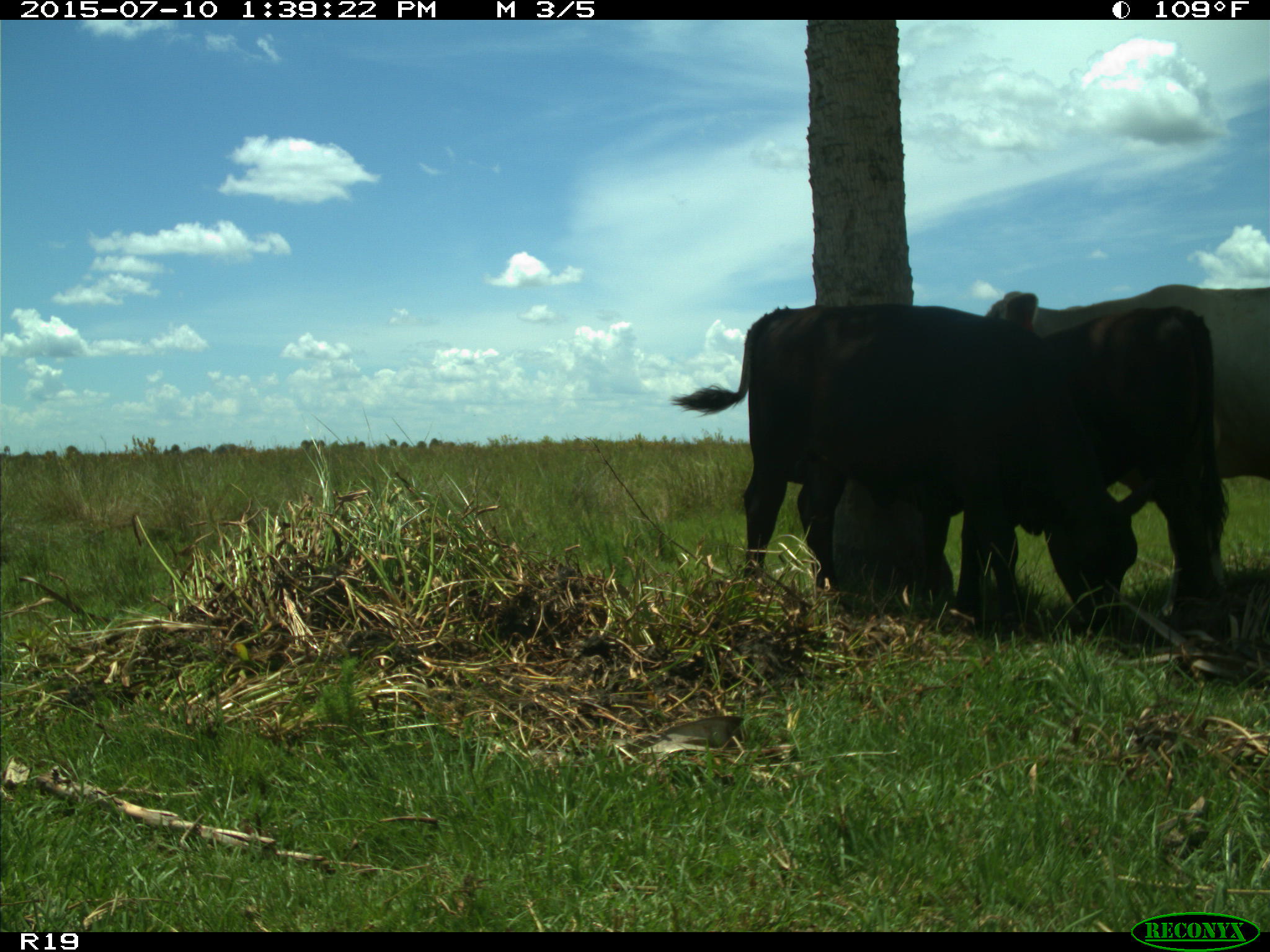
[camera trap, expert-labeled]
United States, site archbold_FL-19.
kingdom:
____________________
§ Exercise
Would you retype the material exactly, omitting each picture?

§ Solved exercise
[camera trap, expert-labeled]
United States, site archbold_FL-19.
kingdom:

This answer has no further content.